Tuesday, September 1, 2015

Automatic Shutdown of Idle Machines with vRealize Operations and vRealize Automation

(Credit to my colleagues for this work: James Polizzi, Scott Stickells)

We were engaged at a customer recently who had an issue with over-consumption of their development platform.  This is probably familiar to lots of us, and the customer was interested in how vRealize Suite could help solve that.

As we know, vRealize Automation helps to attach ownership to resources, identify an appropriate lease time for non-permanent machines, and help with the entire lifecycle of virtual machines.  vRealize Operations helps even further by identifying inefficiencies in the environment – in particular, those virtual machines that are chewing up resources inappropriately, whether over-sized, idle and unused, or perhaps just hogging storage.

Exercises |
1. In the post on automatic shutdown of idle machines, what issue did the customer have?
2. Repeat the passage from the post on automatic shutdown of idle machines, starting at "Tuesday, September 1, 2015" and ending at "just hogging storage.".

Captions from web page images

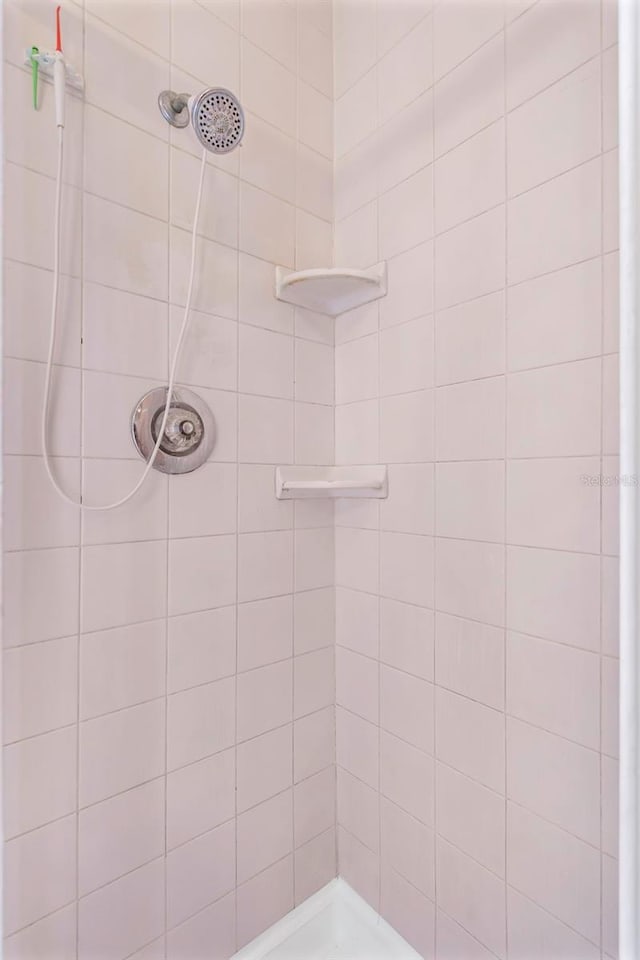 bathroom with tiled shower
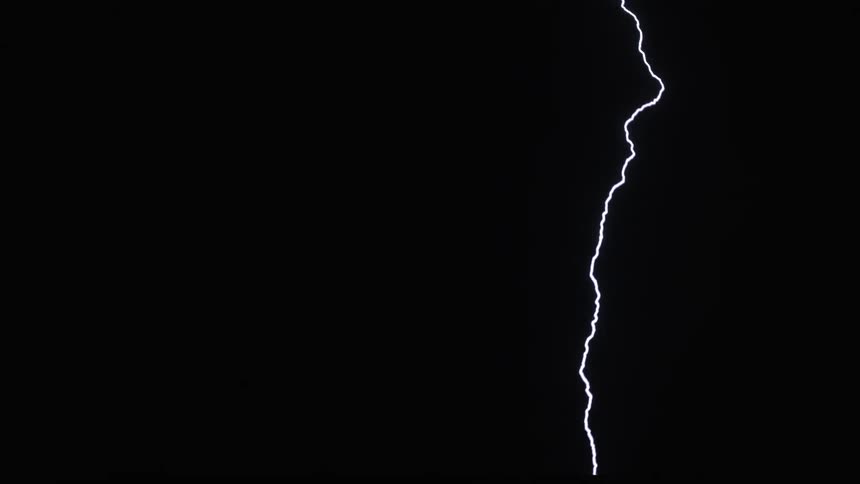 Lightning cracks across a dark night sky and hits the ground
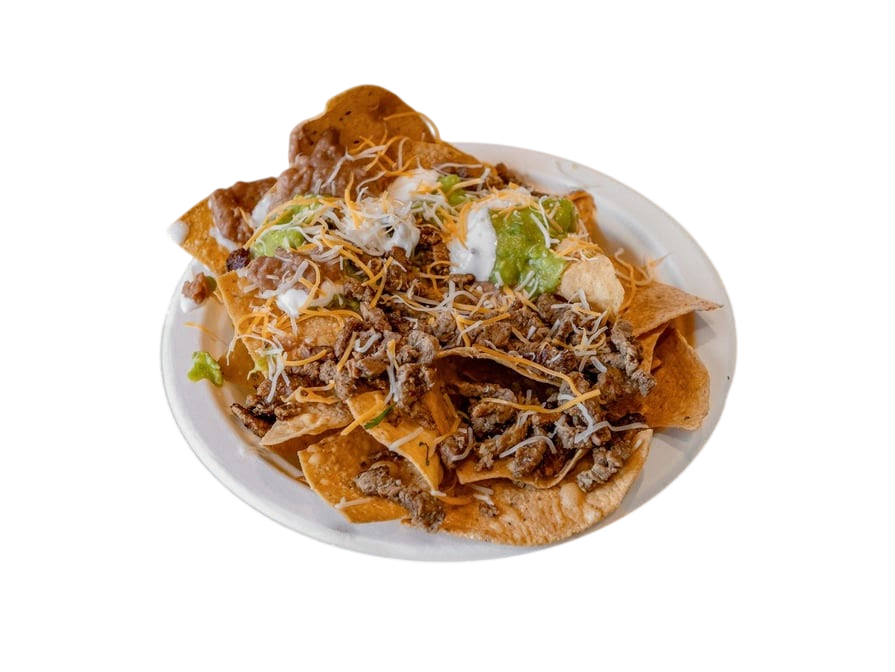 A plate of nachos topped with seasoned beef, melted cheese, guacamole, sour cream, and refried beans on a wooden surface. Warm and appetizing.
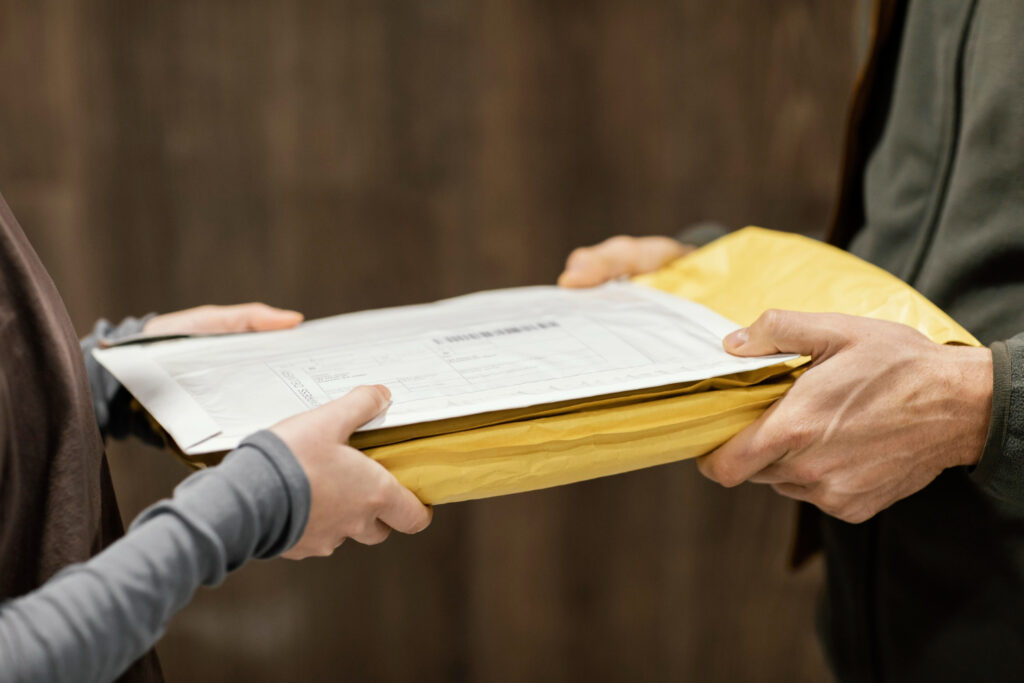 Close-up of a package being handed off between two individuals during formal document delivery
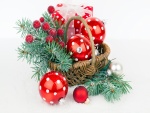 Cesta con bolas, ramas y regalo para Navidad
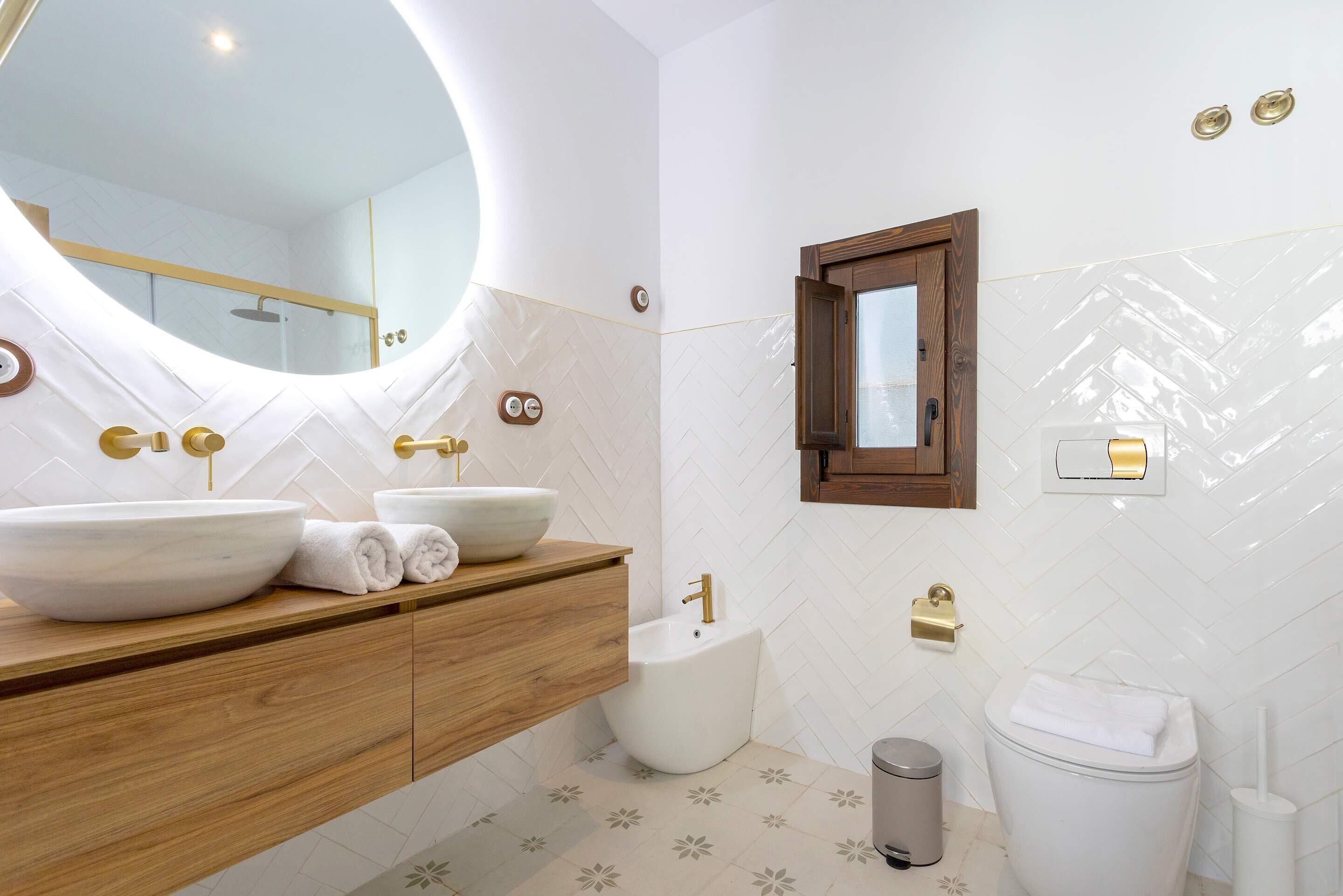 A modern bathroom with a large oval mirror, a wooden vanity, a bidet, and a toilet.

Your written answers |
1. The customer had an issue with over-consumption of their development platform.

2.
Tuesday, September 1, 2015

Automatic Shutdown of Idle Machines with vRealize Operations and vRealize Automation

(Credit to my colleagues for this work: James Polizzi, Scott Stickells)

We were engaged at a customer recently who had an issue with over-consumption of their development platform.  This is probably familiar to lots of us, and the customer was interested in how vRealize Suite could help solve that.

As we know, vRealize Automation helps to attach ownership to resources, identify an appropriate lease time for non-permanent machines, and help with the entire lifecycle of virtual machines.  vRealize Operations helps even further by identifying inefficiencies in the environment – in particular, those virtual machines that are chewing up resources inappropriately, whether over-sized, idle and unused, or perhaps just hogging storage.